Un estudio publicado en la revista Nature a mitad de semana sugiere que nuestros primeros antepasados se volvieron bípedos a medida que los genes antiguos comenzaban a realizar nuevas funciones.
EL HUESO ILÍACO
Los científicos reconocen desde hace tiempo que una característica clave para caminar erguido es el hueso ilíaco. Es el hueso más grande de la pelvis; al apoyar la mano en la cadera, se palpa el ilíaco.
Tanto el íleon izquierdo como el derecho están fusionados a la base de la columna vertebral. Cada íleon rodea la cintura hasta la parte frontal del abdomen, creando una forma de cuenco. Muchos de los músculos de las piernas que usamos al caminar están anclados al íleon. Este hueso también sostiene el suelo pélvico, una red de músculos que actúa como una cesta para nuestros órganos internos al ponernos de pie.

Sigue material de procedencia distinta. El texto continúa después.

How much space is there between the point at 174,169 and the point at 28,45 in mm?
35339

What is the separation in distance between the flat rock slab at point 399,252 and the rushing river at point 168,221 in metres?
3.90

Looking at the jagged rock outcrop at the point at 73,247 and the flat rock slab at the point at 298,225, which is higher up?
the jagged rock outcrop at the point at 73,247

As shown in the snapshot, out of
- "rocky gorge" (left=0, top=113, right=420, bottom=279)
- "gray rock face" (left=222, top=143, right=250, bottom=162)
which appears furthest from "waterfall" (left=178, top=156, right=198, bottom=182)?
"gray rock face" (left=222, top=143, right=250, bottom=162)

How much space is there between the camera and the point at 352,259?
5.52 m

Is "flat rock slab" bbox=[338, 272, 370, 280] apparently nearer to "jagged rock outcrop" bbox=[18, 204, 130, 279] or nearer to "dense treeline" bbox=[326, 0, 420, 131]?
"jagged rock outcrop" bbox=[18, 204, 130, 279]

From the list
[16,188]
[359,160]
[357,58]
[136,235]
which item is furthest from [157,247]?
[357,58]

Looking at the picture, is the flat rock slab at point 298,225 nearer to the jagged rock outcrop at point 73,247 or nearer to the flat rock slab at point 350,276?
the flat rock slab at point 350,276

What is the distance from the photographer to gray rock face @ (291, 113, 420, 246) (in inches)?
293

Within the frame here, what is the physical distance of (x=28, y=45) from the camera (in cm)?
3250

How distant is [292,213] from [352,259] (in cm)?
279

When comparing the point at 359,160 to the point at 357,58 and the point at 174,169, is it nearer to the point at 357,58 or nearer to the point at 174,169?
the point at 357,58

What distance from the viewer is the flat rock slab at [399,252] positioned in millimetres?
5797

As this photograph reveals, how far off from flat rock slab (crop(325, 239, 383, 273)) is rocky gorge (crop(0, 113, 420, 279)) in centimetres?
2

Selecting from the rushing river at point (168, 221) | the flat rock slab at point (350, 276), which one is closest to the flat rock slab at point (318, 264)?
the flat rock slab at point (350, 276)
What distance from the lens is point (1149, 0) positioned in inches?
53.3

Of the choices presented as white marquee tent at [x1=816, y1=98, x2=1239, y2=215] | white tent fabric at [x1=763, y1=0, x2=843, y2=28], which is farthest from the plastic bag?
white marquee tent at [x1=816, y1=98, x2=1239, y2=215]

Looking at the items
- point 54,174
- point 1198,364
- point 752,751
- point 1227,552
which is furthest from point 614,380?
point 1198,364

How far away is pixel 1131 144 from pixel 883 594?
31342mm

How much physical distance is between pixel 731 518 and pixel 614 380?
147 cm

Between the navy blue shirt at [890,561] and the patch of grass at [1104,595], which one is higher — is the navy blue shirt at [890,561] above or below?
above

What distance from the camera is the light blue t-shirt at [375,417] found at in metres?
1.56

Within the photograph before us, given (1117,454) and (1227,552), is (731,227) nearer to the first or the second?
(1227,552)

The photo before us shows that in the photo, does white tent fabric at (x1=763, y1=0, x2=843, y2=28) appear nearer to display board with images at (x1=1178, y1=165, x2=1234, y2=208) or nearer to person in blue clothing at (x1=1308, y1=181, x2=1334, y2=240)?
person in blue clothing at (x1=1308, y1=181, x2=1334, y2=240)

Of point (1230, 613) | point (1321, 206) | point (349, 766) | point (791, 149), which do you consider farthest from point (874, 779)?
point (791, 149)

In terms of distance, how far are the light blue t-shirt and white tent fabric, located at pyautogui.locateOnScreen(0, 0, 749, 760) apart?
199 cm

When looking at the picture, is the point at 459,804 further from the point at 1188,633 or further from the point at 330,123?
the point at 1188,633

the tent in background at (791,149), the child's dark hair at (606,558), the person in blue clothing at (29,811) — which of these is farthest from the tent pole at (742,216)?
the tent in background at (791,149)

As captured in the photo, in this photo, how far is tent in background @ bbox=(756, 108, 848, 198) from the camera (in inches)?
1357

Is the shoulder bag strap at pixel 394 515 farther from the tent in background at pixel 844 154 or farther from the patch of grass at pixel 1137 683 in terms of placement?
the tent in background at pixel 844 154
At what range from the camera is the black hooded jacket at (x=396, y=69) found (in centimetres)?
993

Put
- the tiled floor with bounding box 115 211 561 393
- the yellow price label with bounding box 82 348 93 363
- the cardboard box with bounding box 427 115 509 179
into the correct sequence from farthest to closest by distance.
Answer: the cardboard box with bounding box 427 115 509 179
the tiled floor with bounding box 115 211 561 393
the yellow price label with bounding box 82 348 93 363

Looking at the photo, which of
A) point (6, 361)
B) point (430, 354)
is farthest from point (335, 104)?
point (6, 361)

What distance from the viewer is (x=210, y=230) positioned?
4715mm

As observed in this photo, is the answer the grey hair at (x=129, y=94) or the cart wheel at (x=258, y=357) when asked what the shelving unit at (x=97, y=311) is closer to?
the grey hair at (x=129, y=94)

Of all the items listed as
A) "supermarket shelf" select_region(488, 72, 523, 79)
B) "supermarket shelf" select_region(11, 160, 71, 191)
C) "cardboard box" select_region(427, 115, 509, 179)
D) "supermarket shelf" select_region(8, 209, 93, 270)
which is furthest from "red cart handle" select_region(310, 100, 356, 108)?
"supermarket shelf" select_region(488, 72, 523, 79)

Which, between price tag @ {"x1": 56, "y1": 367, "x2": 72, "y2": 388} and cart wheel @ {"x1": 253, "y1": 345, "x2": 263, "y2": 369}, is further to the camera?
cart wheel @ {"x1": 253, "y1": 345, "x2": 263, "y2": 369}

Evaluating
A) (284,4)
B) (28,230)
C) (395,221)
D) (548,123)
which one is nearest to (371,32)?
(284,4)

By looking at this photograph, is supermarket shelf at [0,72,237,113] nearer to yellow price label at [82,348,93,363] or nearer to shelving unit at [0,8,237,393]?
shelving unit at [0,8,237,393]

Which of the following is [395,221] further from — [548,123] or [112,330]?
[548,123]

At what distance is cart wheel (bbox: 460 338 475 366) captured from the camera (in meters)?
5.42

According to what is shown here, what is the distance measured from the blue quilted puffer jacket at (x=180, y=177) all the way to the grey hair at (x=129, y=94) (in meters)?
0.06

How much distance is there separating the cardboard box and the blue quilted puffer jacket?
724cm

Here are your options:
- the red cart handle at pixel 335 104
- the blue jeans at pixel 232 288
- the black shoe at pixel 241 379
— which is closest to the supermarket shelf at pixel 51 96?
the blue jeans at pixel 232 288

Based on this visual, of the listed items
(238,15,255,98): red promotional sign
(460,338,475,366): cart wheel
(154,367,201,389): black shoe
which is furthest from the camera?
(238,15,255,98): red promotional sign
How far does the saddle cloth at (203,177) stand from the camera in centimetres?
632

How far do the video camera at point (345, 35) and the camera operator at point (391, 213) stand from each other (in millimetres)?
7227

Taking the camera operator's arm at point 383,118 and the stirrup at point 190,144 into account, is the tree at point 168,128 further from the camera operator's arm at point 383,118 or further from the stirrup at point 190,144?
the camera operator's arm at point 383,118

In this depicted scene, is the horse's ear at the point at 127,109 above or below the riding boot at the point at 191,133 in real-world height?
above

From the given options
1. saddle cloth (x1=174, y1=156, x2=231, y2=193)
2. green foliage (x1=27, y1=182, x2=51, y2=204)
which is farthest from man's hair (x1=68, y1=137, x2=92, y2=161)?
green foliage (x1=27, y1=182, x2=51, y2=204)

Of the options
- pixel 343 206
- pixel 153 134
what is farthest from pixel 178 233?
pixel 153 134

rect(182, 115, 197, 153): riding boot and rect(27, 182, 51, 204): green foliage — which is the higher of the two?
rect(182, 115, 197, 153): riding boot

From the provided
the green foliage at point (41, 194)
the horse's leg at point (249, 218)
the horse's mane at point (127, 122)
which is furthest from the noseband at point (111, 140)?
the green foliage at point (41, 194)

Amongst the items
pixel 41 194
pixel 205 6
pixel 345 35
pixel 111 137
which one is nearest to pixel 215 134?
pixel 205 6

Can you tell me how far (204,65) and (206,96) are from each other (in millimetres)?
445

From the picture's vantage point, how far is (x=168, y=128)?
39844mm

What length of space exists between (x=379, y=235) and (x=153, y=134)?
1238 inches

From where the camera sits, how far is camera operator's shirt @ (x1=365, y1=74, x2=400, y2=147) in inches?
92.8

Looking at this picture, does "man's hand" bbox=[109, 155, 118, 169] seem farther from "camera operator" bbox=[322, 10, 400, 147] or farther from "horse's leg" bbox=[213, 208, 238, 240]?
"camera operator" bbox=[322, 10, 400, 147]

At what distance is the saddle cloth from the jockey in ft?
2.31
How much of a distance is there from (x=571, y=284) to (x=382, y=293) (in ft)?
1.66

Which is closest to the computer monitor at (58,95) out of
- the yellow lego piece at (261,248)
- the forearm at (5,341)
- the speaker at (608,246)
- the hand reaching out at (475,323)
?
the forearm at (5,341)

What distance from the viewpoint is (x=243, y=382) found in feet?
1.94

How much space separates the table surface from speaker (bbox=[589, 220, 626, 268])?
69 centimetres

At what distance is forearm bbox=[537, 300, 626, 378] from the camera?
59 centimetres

CAMBIO GENÉTICO EN LA PELVIS HUMANA
Un equipo internacional de científicos, liderado por Terence Capellini, profesor y director del Departamento de Biología Evolutiva Humana de la Universidad de Harvard, identificó dos cambios genéticos y de desarrollo que reestructuraron la pelvis humana, diferenciando a los primeros homínidos de otros primates y haciendo posible la locomoción bípeda.
La pelvis, considerada la piedra angular de la marcha erguida, experimentó una transformación radical a lo largo de millones de años. En los simios africanos —como chimpancés, bonobos y gorilas— los huesos ilíacos son altos, estrechos y orientados de adelante hacia atrás, mientras que en los humanos estos huesos se han girado hacia los lados y forman una estructura ensanchada.
El estudio revela cómo la evolución de la pelvis humana facilitó el caminar erguido y explica ciertas enfermedades óseas.
A LA CAZA DE PRUEBAS BIOLÓGICAS
Para alcanzar estas conclusiones, el equipo analizó 128 muestras de tejidos embrionarios humanos y de casi dos docenas de especies de primates procedentes de museos de Estados Unidos y Europa. Las colecciones incluían especímenes centenarios conservados en portaobjetos de vidrio o en frascos, además de tejidos embrionarios humanos recolectados por el Laboratorio de Investigación de Defectos Congénitos de la Universidad de Washington.
Se utilizaron tomografías computarizadas, análisis histológico y métodos de multiómica unicelular y transcriptómica espacial para desentrañar la anatomía y los procesos moleculares implicados en las primeras etapas del desarrollo pélvico.
SELECCIÓN NATURAL
El esqueleto de Lucy, de 3,2 millones de años, también descubierto en Etiopía, muestra una pelvis con láminas ensanchadas adaptadas a la marcha bípeda. Diferentes fósiles ilustran la progresiva adquisición de rasgos humanos en la configuración pélvica a lo largo de la evolución.
En “El origen del hombre”, publicado en 1871, Darwin argumentó que los humanos surgieron de los simios. Y uno de los cambios más profundos que experimentaron fue convertirse en seres erguidos.
LA HUMANIDAD Y EL BIPEDALISMO
«Solo el hombre se ha vuelto bípedo», escribió Darwin. El bipedalismo, declaró, era una de las características más conspicuas de la humanidad.